Informationstechnologie wird an verschiedenen Stellen eine Schlüsselrolle einnehmen. Zum einen ermöglicht es uns die IT, Distanzen erst gar nicht physikalisch überbrücken zu müssen, denn durch Heimarbeitsplätze, neue Konzepte der Bildung und innovative Einkaufserlebnisse wird man auf viele zeitraubende Fahrten verzichten können. Wenn man reisen muss, bildet Software auch die Grundlage für Zukunftstechnologien wie das autonome Fahren, das uns nicht nur das Reisen komfortabler gestalten wird, sondern auch kranken und älteren Bürgern ihre Mobilität erhalten wird. Die größte Herausforderung wird allerdings dort entstehen, wo Systeme über traditionelle Branchengrenzen hinweg zusammenarbeiten werden müssen. Denn gerade auf dem Land werden sich wirtschaftlich tragfähige Lösungen nur durch die effiziente, gemeinsame Nutzung von Ressourcen über die Grenzen etablierter Silos hinweg erreichen lassen. Wenn Pakete beispielsweise nicht mehr nur über den Paketdienst transportiert werden, sondern eine Mitfahrgelegenheit im Personennahverkehr und sogar in privaten Fahrzeugen erhalten – ähnlich wie digitale Mitfahrdienste das Fahren per Anhalter als sichere und komfortable Transportmöglichkeit in die Zukunft geführt haben. Dazu müssen unterschiedlichste Systeme zusammenarbeiten, vom intelligenten Adressaufkleber und Lesegeräten im Fahrzeug über Smartphone-Apps bis hin zur übergreifenden Koordination und Optimierung im Zusammenspiel von dem Logistiksystemen und Personentransport unterschiedlichster Anbieter. Dadurch werden die Ressourcen Fahrzeug und Fahrer effizient genutzt, sodass sich trotz der geringen Kundendichte in ländlichen Räumen wirtschaftlich interessante Geschäftsmodelle entwickeln lassen: Eine per App koordinierte Sharing-Mobility-Plattform verbindet Bürgerbus, Privatauto und öffentliche Verkehrsmittel, errechnet die beste Verbindung und liefert diese zum gewünschten Zeitpunkt. So entsteht ein Echtzeit-Fahrplan und ein Transportplanungssystem in einem und erlaubt es dem Kunden, seinen Weg zur Arbeit zu planen.

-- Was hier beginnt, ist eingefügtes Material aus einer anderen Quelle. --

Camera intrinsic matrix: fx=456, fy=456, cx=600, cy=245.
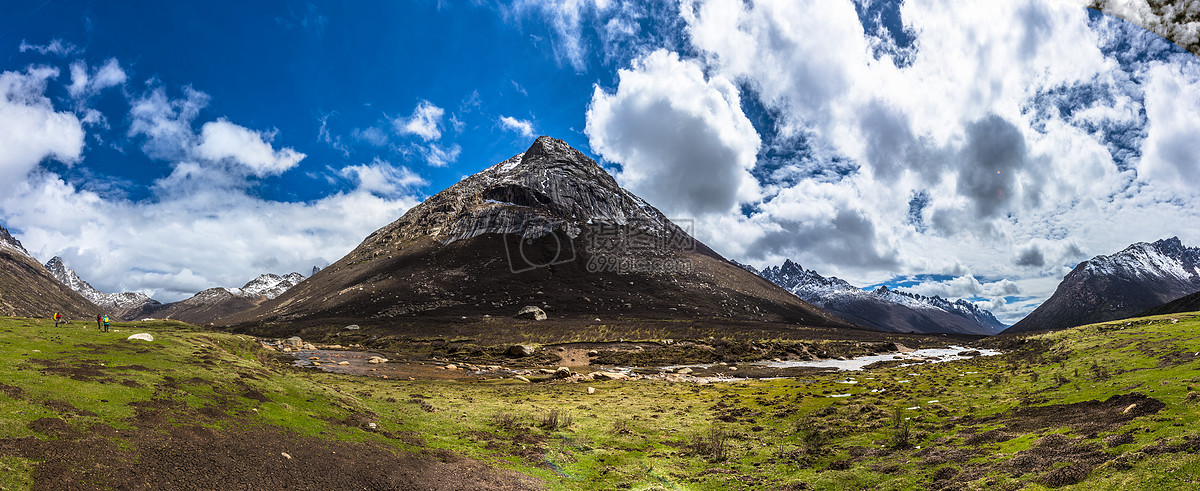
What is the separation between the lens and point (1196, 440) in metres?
12.0

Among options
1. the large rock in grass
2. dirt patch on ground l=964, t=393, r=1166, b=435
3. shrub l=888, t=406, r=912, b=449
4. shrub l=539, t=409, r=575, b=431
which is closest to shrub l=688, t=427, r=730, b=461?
shrub l=888, t=406, r=912, b=449

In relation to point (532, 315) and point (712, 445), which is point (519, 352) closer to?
point (712, 445)

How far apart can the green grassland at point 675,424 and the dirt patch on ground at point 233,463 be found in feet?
0.66

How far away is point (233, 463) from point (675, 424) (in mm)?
24237

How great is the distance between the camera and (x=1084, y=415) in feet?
64.3

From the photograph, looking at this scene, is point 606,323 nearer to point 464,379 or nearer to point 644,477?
point 464,379

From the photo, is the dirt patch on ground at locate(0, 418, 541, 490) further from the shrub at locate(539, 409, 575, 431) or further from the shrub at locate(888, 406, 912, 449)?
the shrub at locate(888, 406, 912, 449)

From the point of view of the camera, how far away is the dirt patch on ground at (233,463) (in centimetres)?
Result: 1302

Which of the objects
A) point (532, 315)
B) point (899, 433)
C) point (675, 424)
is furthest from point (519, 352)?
point (899, 433)

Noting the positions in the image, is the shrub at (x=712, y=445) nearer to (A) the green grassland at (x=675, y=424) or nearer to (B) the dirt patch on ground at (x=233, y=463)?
(A) the green grassland at (x=675, y=424)

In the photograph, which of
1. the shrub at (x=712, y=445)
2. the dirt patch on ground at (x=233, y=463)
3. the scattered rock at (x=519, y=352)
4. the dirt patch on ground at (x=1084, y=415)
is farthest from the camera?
the scattered rock at (x=519, y=352)

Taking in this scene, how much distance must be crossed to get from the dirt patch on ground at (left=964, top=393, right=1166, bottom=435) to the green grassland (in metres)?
0.13

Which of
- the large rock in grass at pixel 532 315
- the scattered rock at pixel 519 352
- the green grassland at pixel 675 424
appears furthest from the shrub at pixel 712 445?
the large rock in grass at pixel 532 315

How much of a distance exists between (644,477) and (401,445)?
39.0 ft
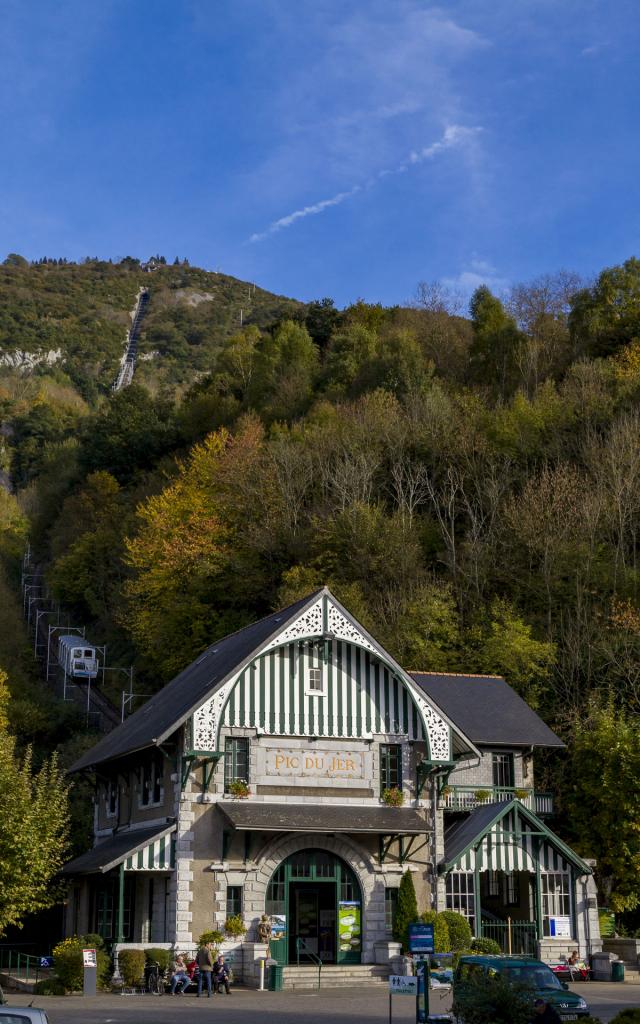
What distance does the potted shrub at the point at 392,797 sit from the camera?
32125 millimetres

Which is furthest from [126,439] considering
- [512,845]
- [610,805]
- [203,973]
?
[203,973]

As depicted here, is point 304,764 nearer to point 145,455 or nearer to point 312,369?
A: point 312,369

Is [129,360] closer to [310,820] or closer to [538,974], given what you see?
[310,820]

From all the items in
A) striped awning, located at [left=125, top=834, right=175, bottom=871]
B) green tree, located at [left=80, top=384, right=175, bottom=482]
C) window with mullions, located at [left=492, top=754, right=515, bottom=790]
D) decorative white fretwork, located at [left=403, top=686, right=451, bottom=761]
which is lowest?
striped awning, located at [left=125, top=834, right=175, bottom=871]

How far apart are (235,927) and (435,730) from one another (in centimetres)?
755

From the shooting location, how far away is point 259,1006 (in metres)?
23.8

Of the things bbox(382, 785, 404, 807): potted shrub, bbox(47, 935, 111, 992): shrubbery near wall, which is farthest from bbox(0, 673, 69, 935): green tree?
bbox(382, 785, 404, 807): potted shrub

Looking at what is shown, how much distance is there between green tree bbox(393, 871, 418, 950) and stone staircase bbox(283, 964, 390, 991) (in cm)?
109

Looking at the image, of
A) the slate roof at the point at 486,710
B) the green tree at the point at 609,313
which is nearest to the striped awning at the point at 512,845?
the slate roof at the point at 486,710

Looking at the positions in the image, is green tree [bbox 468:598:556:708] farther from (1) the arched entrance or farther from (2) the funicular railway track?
(2) the funicular railway track

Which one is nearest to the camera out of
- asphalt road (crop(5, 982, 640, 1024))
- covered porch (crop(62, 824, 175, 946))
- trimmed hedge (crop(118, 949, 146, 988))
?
asphalt road (crop(5, 982, 640, 1024))

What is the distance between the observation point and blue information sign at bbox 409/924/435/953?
18.0 meters

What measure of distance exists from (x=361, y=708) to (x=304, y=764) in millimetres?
2245

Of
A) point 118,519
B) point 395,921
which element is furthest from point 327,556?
point 118,519
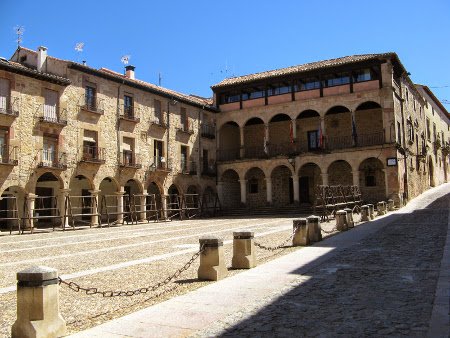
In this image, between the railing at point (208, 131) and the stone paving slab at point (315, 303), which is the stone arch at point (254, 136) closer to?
the railing at point (208, 131)

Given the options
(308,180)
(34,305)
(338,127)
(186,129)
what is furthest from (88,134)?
(34,305)

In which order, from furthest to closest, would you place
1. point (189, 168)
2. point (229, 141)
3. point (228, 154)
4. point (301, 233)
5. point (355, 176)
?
point (229, 141) < point (228, 154) < point (189, 168) < point (355, 176) < point (301, 233)

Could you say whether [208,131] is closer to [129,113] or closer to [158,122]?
[158,122]

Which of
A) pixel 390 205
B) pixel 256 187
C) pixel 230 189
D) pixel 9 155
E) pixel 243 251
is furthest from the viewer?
pixel 230 189

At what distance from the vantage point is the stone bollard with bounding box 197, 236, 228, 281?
686 centimetres

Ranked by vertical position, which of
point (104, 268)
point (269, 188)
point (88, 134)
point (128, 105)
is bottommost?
point (104, 268)

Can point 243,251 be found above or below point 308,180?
below

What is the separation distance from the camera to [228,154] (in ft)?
110

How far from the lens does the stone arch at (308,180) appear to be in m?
31.5

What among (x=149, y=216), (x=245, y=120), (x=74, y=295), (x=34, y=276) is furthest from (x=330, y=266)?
(x=245, y=120)

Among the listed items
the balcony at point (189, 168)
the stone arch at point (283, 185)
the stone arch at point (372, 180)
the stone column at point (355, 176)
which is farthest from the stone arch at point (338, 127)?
the balcony at point (189, 168)

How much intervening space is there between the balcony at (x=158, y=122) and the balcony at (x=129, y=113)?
1.18 meters

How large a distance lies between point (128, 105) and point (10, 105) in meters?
7.54

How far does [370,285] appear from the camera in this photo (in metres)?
6.04
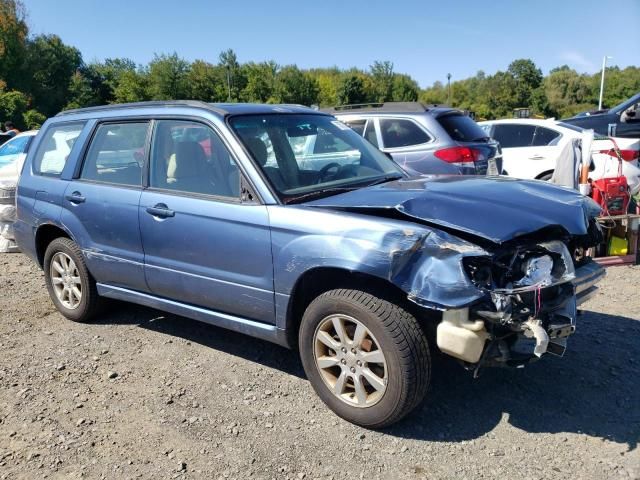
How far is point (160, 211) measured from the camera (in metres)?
3.99

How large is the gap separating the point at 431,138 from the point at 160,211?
14.9ft

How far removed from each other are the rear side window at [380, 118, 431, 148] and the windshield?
3165 mm

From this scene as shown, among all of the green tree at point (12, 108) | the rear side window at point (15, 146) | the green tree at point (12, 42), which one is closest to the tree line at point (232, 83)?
the green tree at point (12, 42)

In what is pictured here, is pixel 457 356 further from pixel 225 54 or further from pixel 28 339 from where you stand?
pixel 225 54

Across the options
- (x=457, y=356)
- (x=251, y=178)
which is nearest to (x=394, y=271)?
(x=457, y=356)

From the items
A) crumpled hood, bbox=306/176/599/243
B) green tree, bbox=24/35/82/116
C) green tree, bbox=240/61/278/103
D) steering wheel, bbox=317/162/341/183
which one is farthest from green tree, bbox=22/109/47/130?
crumpled hood, bbox=306/176/599/243

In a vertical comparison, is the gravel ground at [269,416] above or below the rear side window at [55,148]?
below

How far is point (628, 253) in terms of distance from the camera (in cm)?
649

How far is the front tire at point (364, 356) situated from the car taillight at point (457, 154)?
15.1 feet

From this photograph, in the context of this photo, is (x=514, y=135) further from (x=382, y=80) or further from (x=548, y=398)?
(x=382, y=80)

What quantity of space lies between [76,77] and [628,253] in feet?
255

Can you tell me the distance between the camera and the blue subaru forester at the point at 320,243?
2.93 meters

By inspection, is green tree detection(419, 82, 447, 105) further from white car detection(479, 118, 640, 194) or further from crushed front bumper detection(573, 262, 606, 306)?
crushed front bumper detection(573, 262, 606, 306)

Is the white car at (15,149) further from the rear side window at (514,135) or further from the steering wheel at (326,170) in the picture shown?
the rear side window at (514,135)
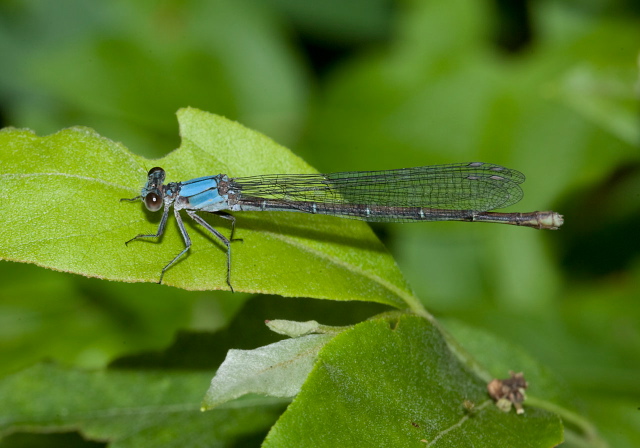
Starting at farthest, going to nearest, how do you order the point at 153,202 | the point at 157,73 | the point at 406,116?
the point at 157,73 < the point at 406,116 < the point at 153,202

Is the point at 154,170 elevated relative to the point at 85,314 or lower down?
elevated

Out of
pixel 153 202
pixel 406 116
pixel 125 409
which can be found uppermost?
pixel 406 116

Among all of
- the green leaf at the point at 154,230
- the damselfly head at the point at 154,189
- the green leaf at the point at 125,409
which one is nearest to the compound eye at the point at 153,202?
the damselfly head at the point at 154,189

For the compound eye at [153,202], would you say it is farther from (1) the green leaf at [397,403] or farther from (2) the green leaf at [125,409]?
(1) the green leaf at [397,403]

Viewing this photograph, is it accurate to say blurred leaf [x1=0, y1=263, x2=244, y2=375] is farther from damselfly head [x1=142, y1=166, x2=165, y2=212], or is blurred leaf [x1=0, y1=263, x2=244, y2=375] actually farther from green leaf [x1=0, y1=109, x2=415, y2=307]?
green leaf [x1=0, y1=109, x2=415, y2=307]

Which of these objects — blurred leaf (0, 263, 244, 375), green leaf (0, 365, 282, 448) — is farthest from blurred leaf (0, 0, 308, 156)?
green leaf (0, 365, 282, 448)

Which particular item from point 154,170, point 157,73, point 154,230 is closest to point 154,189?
point 154,170

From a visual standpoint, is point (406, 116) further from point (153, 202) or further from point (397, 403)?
point (397, 403)
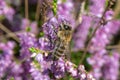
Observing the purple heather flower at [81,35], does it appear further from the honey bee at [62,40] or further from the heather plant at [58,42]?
the honey bee at [62,40]

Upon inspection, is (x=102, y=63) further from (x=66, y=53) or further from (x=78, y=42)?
(x=66, y=53)

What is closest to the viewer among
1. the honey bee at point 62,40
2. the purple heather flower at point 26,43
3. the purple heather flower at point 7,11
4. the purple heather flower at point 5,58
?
the honey bee at point 62,40

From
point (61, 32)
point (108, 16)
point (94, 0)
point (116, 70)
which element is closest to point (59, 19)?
point (61, 32)

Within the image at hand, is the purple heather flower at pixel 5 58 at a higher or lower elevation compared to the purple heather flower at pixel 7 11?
lower

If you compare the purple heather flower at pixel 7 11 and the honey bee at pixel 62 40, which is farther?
the purple heather flower at pixel 7 11

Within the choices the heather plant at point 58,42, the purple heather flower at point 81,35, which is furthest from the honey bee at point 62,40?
the purple heather flower at point 81,35

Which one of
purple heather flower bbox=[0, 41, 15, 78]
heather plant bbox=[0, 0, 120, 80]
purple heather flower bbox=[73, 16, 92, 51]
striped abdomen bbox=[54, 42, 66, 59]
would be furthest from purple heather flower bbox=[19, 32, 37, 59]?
purple heather flower bbox=[73, 16, 92, 51]

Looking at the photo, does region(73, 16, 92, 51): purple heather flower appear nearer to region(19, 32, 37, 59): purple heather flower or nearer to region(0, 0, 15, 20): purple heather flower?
region(0, 0, 15, 20): purple heather flower
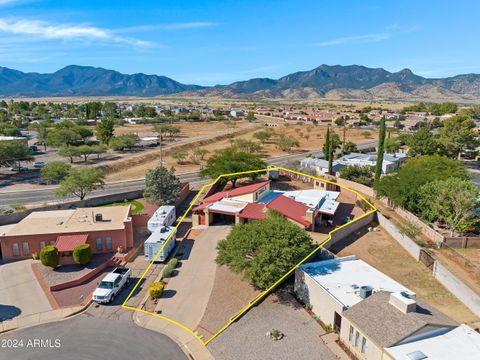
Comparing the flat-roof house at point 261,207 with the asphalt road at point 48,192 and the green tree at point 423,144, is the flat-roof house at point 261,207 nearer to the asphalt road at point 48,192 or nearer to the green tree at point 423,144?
the asphalt road at point 48,192

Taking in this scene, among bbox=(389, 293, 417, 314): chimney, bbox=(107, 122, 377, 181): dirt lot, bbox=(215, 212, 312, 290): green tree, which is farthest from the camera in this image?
bbox=(107, 122, 377, 181): dirt lot

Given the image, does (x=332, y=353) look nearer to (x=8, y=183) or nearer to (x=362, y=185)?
(x=362, y=185)

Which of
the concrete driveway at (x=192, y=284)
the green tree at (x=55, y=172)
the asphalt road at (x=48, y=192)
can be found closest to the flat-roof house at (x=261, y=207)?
the concrete driveway at (x=192, y=284)

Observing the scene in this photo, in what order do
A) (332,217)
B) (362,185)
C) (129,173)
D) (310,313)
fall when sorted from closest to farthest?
(310,313) → (332,217) → (362,185) → (129,173)

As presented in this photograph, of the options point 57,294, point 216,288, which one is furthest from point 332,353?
point 57,294

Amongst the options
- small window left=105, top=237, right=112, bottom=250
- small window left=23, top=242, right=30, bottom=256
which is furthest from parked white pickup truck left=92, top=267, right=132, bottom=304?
small window left=23, top=242, right=30, bottom=256

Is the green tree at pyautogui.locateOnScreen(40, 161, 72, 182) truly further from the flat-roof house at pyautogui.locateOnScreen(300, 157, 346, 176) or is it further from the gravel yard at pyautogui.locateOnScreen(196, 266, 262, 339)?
the flat-roof house at pyautogui.locateOnScreen(300, 157, 346, 176)
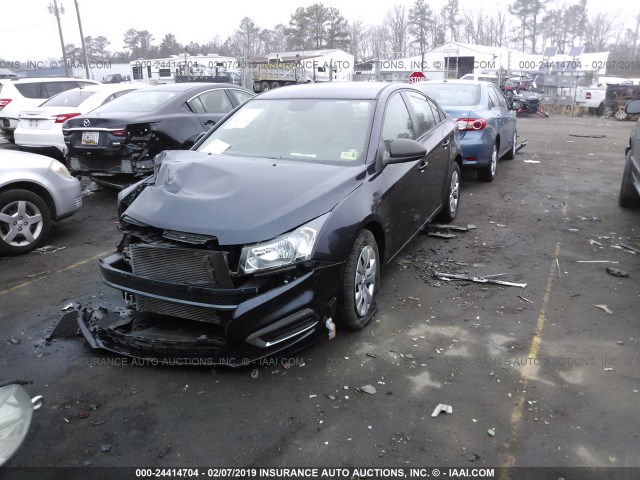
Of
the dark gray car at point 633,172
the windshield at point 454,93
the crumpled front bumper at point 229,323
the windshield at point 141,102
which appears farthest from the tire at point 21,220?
the dark gray car at point 633,172

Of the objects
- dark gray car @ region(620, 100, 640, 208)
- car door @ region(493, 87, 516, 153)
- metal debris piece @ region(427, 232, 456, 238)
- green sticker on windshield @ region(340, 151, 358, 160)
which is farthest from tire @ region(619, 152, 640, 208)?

In den Städten besteht meist ein nahtloses öffentliches Verkehrsnetz und Smart-City-Lösungen helfen dem Bürger, dieses Transportökosystem optimal zu nutzen. Software hilft dem Menschen, sich optimal und individuell an eine Infrastruktur anzupassen, die für den Transport von Massen ausgelegt ist. Auf dem Land gibt es eine solche Infrastruktur zumeist gar nicht. Transportmöglichkeiten müssen erst geschaffen werden – durch Bürgerbusse oder zukünftig durch das autonome Fahren. IT-Lösungen in Smart Rural Areas passen also das Transportökosystem optimal und individuell an den Menschen an, um für ihn und seine Waren eine maßgeschneiderte und dennoch wirtschaftlich tragfähige Transportmöglichkeit zu schaffen.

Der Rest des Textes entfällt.